The morning after the cutting of the power, Ava wakes up early. She rolls over in bed to discover Derrick sleeping there. Now that's a one-night stand to regret! Oh, I'm sorry. Is it too early in the recap for an incestuous pedophilia joke? Ava goes up to Nikki's room, but Nikki isn't there. Ava calls her name. Jay comes into the house and says that Nikki's outside. Ava starts to run out there, but Jay advises her, "I know last night was rough, but you can't make it happen. You have to let it happen." Susannah calls out to remind Ava that they have that airport meeting with a famous designer in about two hours. I seriously think the wardrobe and hair departments hate Merrin Dungey. She now has her hair in a ponytail or bun or something with these tendrils hanging down in the front, but the tendrils are like, the size of Cleveland and they look like wings. Get a bobby pin or a barrette or something and tame those things before the ocean breezes pick her up and sail her off to Catalina.
Nikki stands outside and stares at the water. Three teenage girls walk down the beach giggling. What self-respecting teenager would be awake that early? One girl breaks off from the pack and walks over to say hello to Nikki, who is all squinty, even thought it's totally overcast and not sunny at all. ["That facial expression made her look like she was having a colonoscopy, like, if the hair and makeup departments hate Dungey, the lighting department must LOATHE Kay Panabaker not to put up a filter or something." -- Wing Chun] Friendly Girl asks if Nikki just moved in, and Nikki says that she lives in Kansas. Friendly Girl just says, "Oh." Awkward silence. Squinty Nikki. Finally, Friendly Girl says goodbye and runs back to her friends. Nikki squints after them, which causes a giant wrinkle to pop out in her forehead, and some sort of weird lump appears. She really is a strange-looking child.

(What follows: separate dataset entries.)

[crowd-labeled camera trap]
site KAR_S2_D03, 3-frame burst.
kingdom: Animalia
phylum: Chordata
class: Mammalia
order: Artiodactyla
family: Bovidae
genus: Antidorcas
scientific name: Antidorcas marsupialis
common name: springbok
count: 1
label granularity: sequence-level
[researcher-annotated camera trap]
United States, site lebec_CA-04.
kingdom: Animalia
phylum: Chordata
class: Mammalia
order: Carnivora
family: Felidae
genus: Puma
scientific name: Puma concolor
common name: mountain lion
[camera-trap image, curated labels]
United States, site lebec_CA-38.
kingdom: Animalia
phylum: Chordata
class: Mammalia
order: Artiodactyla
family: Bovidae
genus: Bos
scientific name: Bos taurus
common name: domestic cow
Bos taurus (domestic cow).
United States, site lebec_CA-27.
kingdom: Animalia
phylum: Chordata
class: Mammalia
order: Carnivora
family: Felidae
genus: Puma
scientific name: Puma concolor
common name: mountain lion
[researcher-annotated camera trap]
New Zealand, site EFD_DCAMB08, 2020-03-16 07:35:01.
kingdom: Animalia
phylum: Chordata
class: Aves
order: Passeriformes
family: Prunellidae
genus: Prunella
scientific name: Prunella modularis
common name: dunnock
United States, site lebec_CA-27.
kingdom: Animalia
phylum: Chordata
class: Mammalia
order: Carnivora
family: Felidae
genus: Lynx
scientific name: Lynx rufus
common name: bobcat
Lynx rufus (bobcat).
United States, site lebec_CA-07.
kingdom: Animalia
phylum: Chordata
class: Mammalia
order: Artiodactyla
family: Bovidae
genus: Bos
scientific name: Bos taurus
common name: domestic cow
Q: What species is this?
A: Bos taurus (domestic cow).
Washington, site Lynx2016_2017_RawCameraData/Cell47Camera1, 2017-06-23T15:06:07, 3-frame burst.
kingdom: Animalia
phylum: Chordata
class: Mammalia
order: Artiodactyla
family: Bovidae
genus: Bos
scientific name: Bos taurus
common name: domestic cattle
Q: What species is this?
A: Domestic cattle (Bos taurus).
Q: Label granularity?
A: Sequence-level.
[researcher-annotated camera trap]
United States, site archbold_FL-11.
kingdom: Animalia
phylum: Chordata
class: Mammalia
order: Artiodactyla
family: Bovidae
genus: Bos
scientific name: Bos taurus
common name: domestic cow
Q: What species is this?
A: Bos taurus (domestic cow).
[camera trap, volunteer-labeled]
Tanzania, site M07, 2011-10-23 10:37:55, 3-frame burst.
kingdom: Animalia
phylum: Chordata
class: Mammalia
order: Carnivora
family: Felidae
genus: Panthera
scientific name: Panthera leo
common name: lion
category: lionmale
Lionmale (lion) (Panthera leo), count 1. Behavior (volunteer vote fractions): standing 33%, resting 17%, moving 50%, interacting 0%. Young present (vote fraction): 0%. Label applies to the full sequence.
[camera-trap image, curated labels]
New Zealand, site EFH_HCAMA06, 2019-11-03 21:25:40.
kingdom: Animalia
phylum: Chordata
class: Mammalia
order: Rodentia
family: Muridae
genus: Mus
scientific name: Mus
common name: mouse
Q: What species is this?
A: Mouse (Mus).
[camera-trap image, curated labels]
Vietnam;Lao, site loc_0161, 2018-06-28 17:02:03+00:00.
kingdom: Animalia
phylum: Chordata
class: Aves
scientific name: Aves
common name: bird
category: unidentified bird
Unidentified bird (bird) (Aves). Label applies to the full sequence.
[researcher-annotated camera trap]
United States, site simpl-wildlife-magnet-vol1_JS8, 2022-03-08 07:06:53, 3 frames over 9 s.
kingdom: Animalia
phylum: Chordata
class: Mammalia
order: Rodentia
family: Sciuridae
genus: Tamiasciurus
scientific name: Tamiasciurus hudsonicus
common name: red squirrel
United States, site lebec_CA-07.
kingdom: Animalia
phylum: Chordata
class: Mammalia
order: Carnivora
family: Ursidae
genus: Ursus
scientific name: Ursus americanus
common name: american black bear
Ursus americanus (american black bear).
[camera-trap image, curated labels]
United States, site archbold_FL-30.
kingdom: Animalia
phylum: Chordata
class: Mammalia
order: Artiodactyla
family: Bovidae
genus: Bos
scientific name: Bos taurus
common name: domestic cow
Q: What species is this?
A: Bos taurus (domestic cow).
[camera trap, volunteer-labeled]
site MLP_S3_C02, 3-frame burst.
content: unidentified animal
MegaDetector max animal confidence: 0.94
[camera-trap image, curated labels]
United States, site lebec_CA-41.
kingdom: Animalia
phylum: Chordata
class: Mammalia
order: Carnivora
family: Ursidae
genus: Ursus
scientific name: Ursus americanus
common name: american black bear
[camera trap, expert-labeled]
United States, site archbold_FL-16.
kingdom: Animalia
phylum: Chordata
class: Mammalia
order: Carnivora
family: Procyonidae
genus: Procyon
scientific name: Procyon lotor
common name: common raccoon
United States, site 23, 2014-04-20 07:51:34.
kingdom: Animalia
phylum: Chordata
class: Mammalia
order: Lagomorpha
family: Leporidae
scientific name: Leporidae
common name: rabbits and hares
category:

Jay and Johnny jog down the beach together. Are we sure that those two aren't involved? Like, maybe Ava turned Johnny against all women? Anyway, Bradin catches up to them and asks for advice about women. Boy, did he pick the wrong two guys to ask! Johnny immediately advises Bradin to think about something else, like baseball. The interesting thing is that the captioning had him saying, "If she's pregnant, it's her choice what to do about it." I guess they changed the line at the last minute, which was a good decision, because that is highly inappropriate. Jay thinks what Johnny said was still inappropriate, and they really need to decide which one of them is going to be the immature, goofy one, because they've been making that Jay so far. Bradin says that it is about a girl. Jay points out that he and Johnny are not exactly experts, but Johnny tells Bradin to spill it. Bradin asks, if a girl is really hot, and a guy doesn't have a chance, should he ask her out anyway? Didn't he have a girlfriend back in Kansas? Did he just dump her when he moved? Because while that would make sense, it's not what most teens would do. Johnny thinks Bradin should go for it. Jay thinks Bradin should play it cool and let the woman come to him. Again, their advice goes against everything we know about these two, and should have been reversed. Johnny and Jay decide to race up the stairs for some unknown reason, and Bradin does the bad-actor thing of pinching the bridge of his nose to indicate...some emotion. See: Wiggins, Wiley in Dazed and Confused.